The Exponential distribution

Description

Raw moments for the exponential distribution.

Usage

mexp(r = 0, truncation = 0, rate = 1, lower.tail = TRUE)

Arguments

r

rth raw moment of the distribution, defaults to 1.

truncation

lower truncation parameter, defaults to 0.

rate

rate of the distribution with default values of 1.

lower.tail

logical; if TRUE (default), moments are E[x^r|X \le y], otherwise, E[x^r|X > y]

Details

Probability and Cumulative Distribution Function:

f(x) = \frac{1}{s}e^{-\frac{\omega}{s}} , \qquad F_X(x) = 1-e^{-\frac{\omega}{s}}

The y-bounded r-th raw moment of the distribution equals:

s^{\sigma_s - 1} \Gamma\left(\sigma_s +1, \frac{y}{s} \right)

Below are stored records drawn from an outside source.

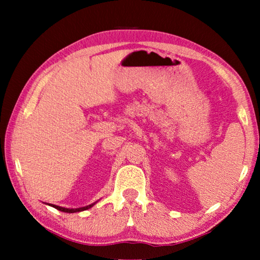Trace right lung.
<instances>
[{
  "label": "right lung",
  "instance_id": "add662e5",
  "mask_svg": "<svg viewBox=\"0 0 260 260\" xmlns=\"http://www.w3.org/2000/svg\"><path fill=\"white\" fill-rule=\"evenodd\" d=\"M93 205H94V204L88 205V206H83V208H79V209H65V208H60V206H57V205H52V204H51L52 208H55V209H57V210H59V211H61V212H67V213L80 212V211H85V210H87V209L91 208V206H93Z\"/></svg>",
  "mask_w": 260,
  "mask_h": 260
}]
</instances>
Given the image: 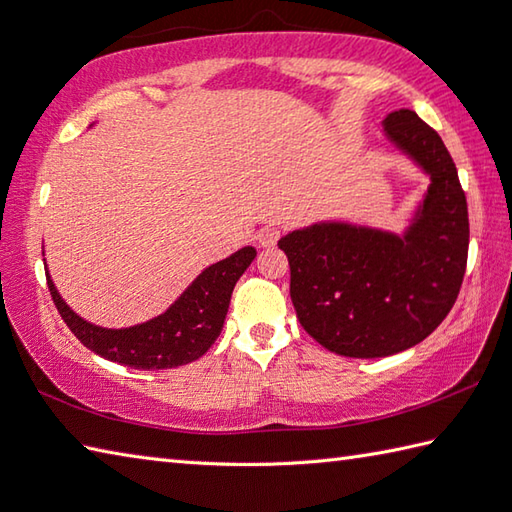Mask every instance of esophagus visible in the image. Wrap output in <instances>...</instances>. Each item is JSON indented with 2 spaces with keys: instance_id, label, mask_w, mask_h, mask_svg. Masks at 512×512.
<instances>
[{
  "instance_id": "1",
  "label": "esophagus",
  "mask_w": 512,
  "mask_h": 512,
  "mask_svg": "<svg viewBox=\"0 0 512 512\" xmlns=\"http://www.w3.org/2000/svg\"><path fill=\"white\" fill-rule=\"evenodd\" d=\"M277 239H279V231L275 226H264L262 231L257 233V242H259V246H264V248L275 246Z\"/></svg>"
}]
</instances>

where \Gamma(,) denotes the upper incomplete gamma function.

Value

Returns the truncated rth raw moment of the distribution.

Examples


## The zeroth truncated moment is equivalent to the probability function
pexp(2, rate = 1)
mexp(truncation = 2)

## The (truncated) first moment is equivalent to the mean of a (truncated) random sample,
#for large enough samples.
x <- rexp(1e5, rate = 1)
mean(x)
mexp(r = 1, lower.tail = FALSE)

sum(x[x > quantile(x, 0.1)]) / length(x)
mexp(r = 1, truncation = quantile(x, 0.1), lower.tail = FALSE)

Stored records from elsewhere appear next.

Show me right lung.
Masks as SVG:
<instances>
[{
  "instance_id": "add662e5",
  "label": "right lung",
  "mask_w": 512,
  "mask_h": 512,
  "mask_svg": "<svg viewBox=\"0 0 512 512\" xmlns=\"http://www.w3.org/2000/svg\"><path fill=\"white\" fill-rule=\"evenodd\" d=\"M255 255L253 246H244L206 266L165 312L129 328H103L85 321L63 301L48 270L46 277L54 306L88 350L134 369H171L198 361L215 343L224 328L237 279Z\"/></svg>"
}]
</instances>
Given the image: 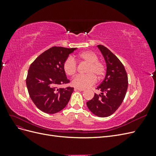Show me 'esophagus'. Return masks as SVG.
Instances as JSON below:
<instances>
[{
	"label": "esophagus",
	"mask_w": 156,
	"mask_h": 156,
	"mask_svg": "<svg viewBox=\"0 0 156 156\" xmlns=\"http://www.w3.org/2000/svg\"><path fill=\"white\" fill-rule=\"evenodd\" d=\"M75 90H79V91H84V89L83 88H75Z\"/></svg>",
	"instance_id": "esophagus-1"
}]
</instances>
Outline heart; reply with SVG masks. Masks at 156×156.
I'll list each match as a JSON object with an SVG mask.
<instances>
[{"mask_svg":"<svg viewBox=\"0 0 156 156\" xmlns=\"http://www.w3.org/2000/svg\"><path fill=\"white\" fill-rule=\"evenodd\" d=\"M77 58L81 62L88 64L86 75H77L72 80V84L76 88H87L94 85L97 78L101 79L105 73V66L98 60V55L91 51H85L79 53ZM64 72L69 76H73L77 72V64L72 57L69 56L63 64Z\"/></svg>","mask_w":156,"mask_h":156,"instance_id":"1","label":"heart"}]
</instances>
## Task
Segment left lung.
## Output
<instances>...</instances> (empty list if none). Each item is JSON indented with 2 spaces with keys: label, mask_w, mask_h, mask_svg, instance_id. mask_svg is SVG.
Segmentation results:
<instances>
[{
  "label": "left lung",
  "mask_w": 156,
  "mask_h": 156,
  "mask_svg": "<svg viewBox=\"0 0 156 156\" xmlns=\"http://www.w3.org/2000/svg\"><path fill=\"white\" fill-rule=\"evenodd\" d=\"M97 46L105 60L107 73L104 80L96 88L100 94L95 93L87 105L93 114L99 117H107L112 115L124 101L128 87V78L120 60L106 47Z\"/></svg>",
  "instance_id": "1"
}]
</instances>
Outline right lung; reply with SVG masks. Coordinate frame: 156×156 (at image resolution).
I'll return each instance as SVG.
<instances>
[{
  "mask_svg": "<svg viewBox=\"0 0 156 156\" xmlns=\"http://www.w3.org/2000/svg\"><path fill=\"white\" fill-rule=\"evenodd\" d=\"M75 48L52 47L35 59L28 71L27 87L32 101L39 109L55 114L67 105L73 88H58L69 82L63 64Z\"/></svg>",
  "mask_w": 156,
  "mask_h": 156,
  "instance_id": "1",
  "label": "right lung"
}]
</instances>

Fitted distributions to the US Census 2000 city size distribution.

Description

A dataset containing 52 distribution fits to the US Census 2000 city size distributions

Usage

fit_US_cities

Format

A data frame with 52 rows and 7 variables:

dist: distribution
components: number of components
prior: list of prior weights for the individual distribution components of FMM
coefficients: list of coefficients for the distributions
np: Number of paramters
n: Number of observations
convergence: Logical indicating whether the fitting procedure converged

Source

http://doi.org/10.3886/E113328V1

The Fréchet distribution

Description

Density, distribution function, quantile function, raw moments and random generation for the Fréchet distribution.

Usage

dfrechet(x, shape = 1.5, scale = 0.5, log = FALSE)

pfrechet(q, shape = 1.5, scale = 0.5, log.p = FALSE, lower.tail = TRUE)

qfrechet(p, shape = 1.5, scale = 0.5, log.p = FALSE, lower.tail = TRUE)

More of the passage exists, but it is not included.